# Aktuelles Fenster schliessen



## drei1padsvb (6. Dez 2011)

Hi zusammen,

ich habe in einer separaten Klasse ein JMenu erstellt mit den verschiedenen ActionListenern.
Beispiel:

```
goToAircrafType.addActionListener(new ActionListener() {

            public void actionPerformed(ActionEvent e){

                aufruf_AircraftTypManage.showAircraftTypManage();
                frame.setVisible(false);
            }
        });
```

Aus den anderen Klassen greife ich über

```
MenueBar menueBar = new MenueBar();
frame.setJMenuBar(menueBar.getMenueLeiste());
```
auf die MenuBar zu.

Wenn ich nun im Menü auf den Menüeintrag klicke, öffnet sich auch das gewünschte Fenster "AircraftTypManage".
Allerdings ist das vorige Fenster noch geöffnet.

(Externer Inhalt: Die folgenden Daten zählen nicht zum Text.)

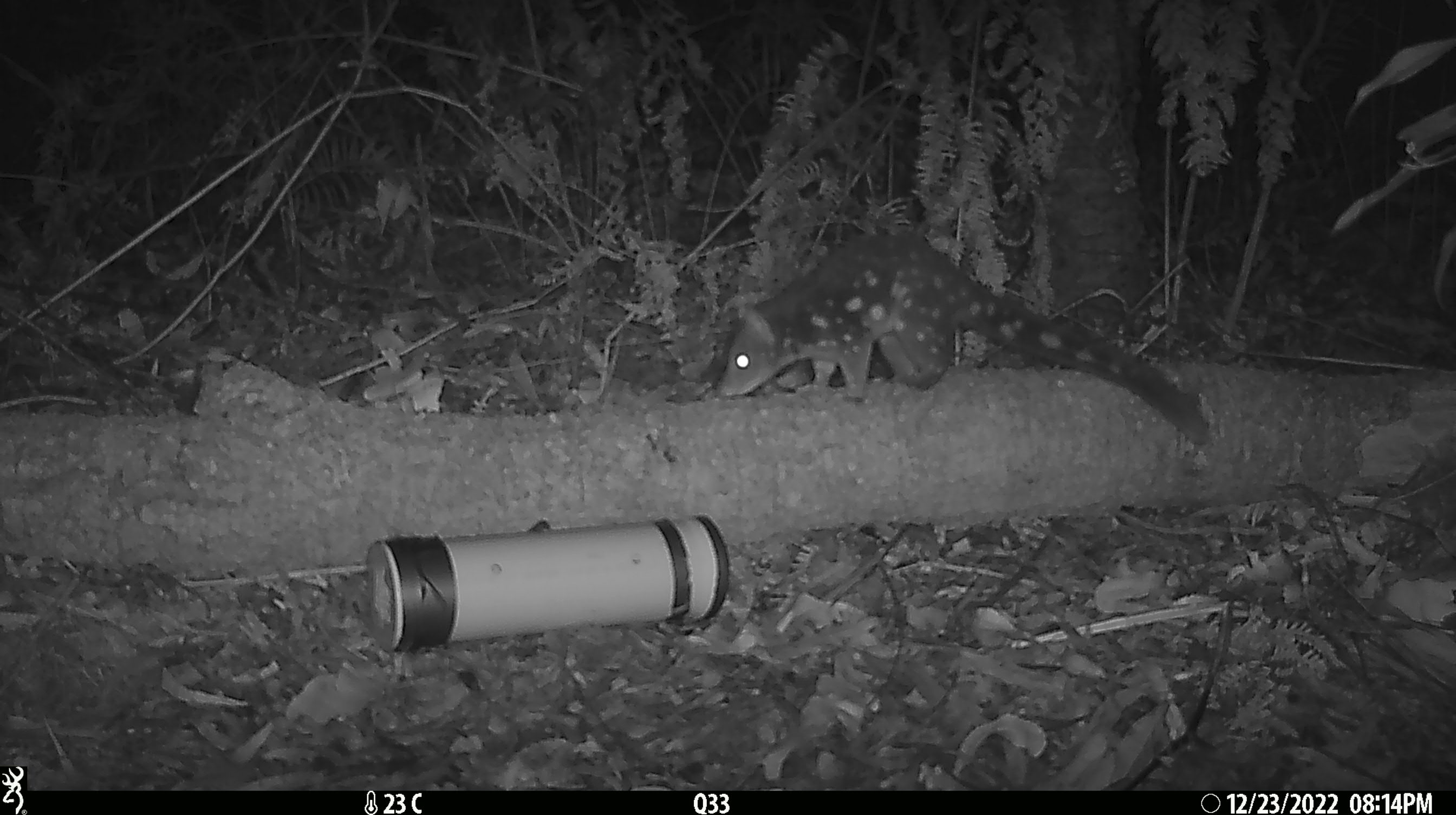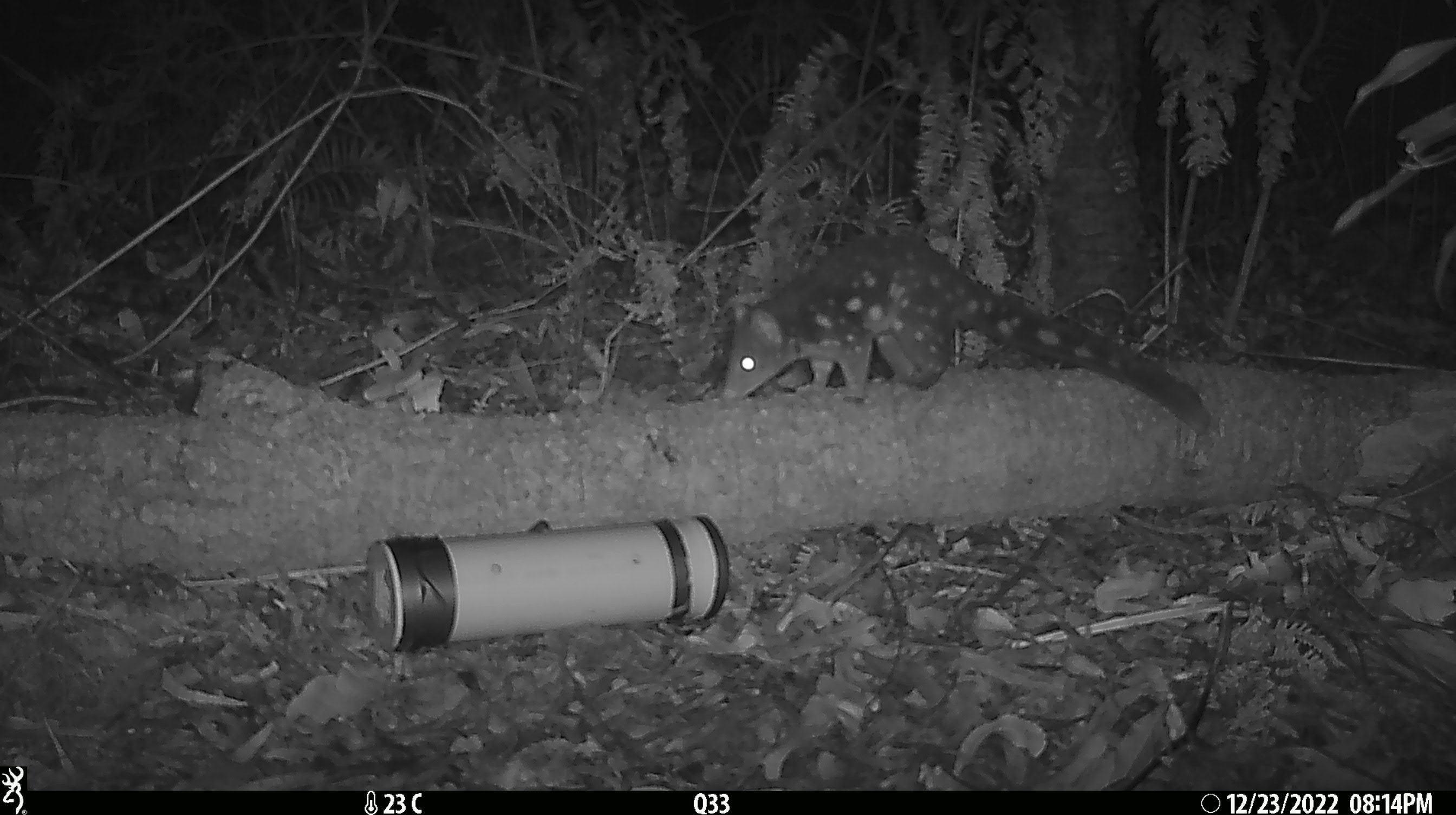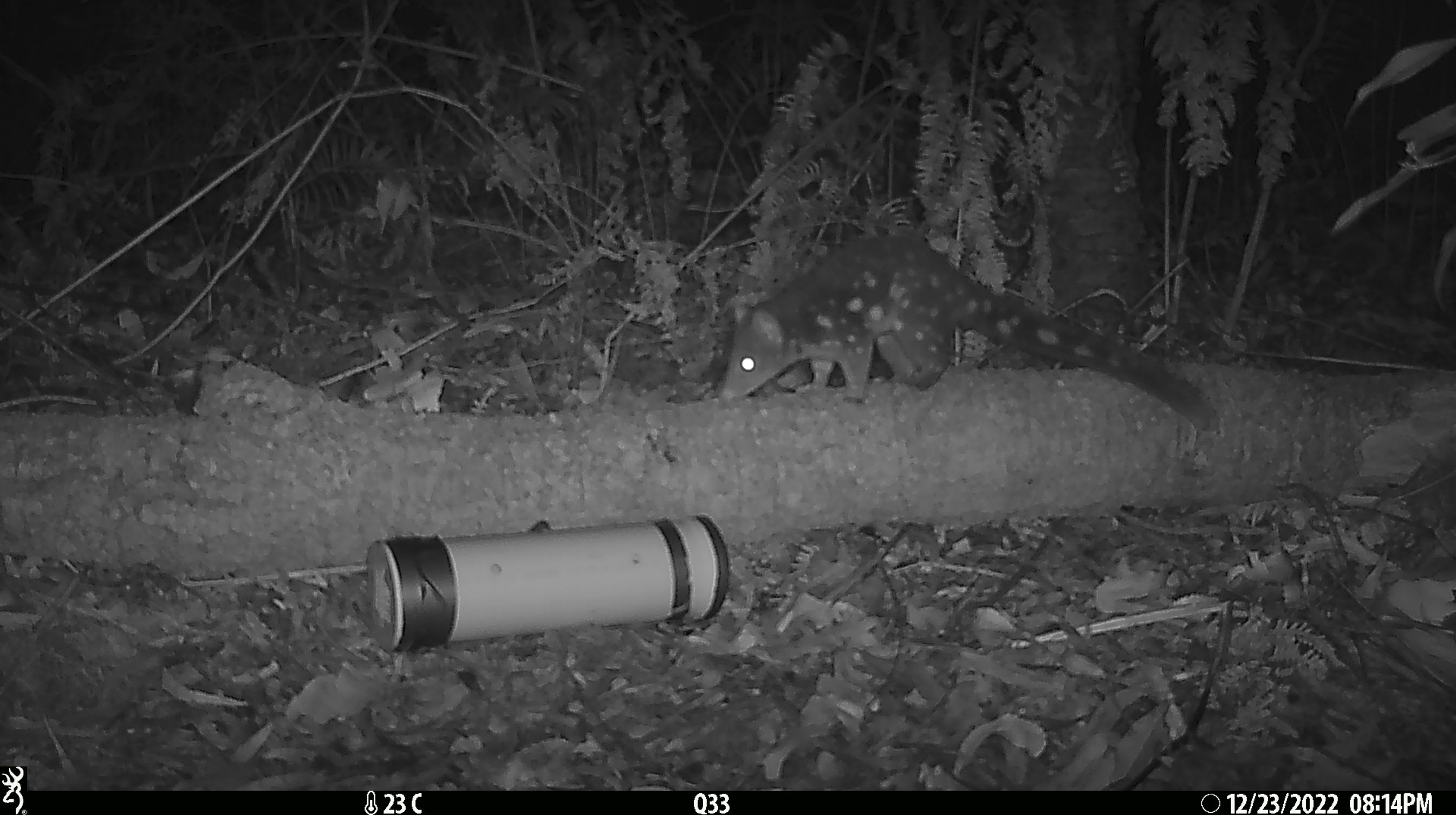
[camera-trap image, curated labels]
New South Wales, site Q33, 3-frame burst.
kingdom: Animalia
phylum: Chordata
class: Mammalia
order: Dasyuromorphia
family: Dasyuridae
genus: Dasyurus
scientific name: Dasyurus maculatus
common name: spotted-tailed quoll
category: quoll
Quoll (spotted-tailed quoll) (Dasyurus maculatus).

Wie krieg ich es hin, dass das aktuelle Fenster geschlossen wird?
Vielleicht ist eine relevante Information, dass ich von mehreren Fenster aus auf die MenuBar zugreife, um zu anderen Fenstern zu springen.

Ich hoffe meine Erklärung war einigermaßen verständlich.
Vielen Dank schonmal!


----------



## bERt0r (6. Dez 2011)

drei1padsvb hat gesagt.:


> Vielleicht ist eine relevante Information, dass ich von mehreren Fenster aus auf die MenuBar zugreife, um zu anderen Fenstern zu springen.



Huch? Das klingt ziemlich merkwürdig und nach schlechtem Design. Du solltest dich um eine saubere Trennung der einzelnen Komponenten kümmern.
Zu deinem Problem, es wäre nett zu wissen was showAircraftTypManage() macht. Hast du schonmal probiert, erst den frame zu schließen und dann dein neues Fenster anzuzeigen?


----------



## drei1padsvb (6. Dez 2011)

Erstmal Danke für deine Antwort!

Ich versuch es mal zu erklären:
Ich  habe ein Managementsystem, das Flüge verwaltet.
Es gibt verschiedene Masken:

Flug verwalten
Flugzeugtyp verwalten
Fluglinie verwalten
Fluggast verwalten
 usw.

In jedem Fenster ist oben das JMenu, durch das ich direkt zu den anderen Verwaltungsklassen springen kann.

showAircraftTypManage() öffnet ein neues Fenster, in dem ich den Flugzeugtyp verwalten kann.

Zuerst das Frame schliessen und dann das neue Fenster anzeigen zu lassen, hat leider nicht geklappt.


----------



## VfL_Freak (6. Dez 2011)

Moin,

und wie und wo ist Dein ActionListener angebunden ???:L
Geht es dabei um die Action "Menüpunkt aufrufen ???:L


Gruß
Klaus


----------



## drei1padsvb (6. Dez 2011)

Hi,

die ActionListener sind in der MenueBar-Klasse.
Genau, es geht dabei um die Action "Menüpunkt aufrufen.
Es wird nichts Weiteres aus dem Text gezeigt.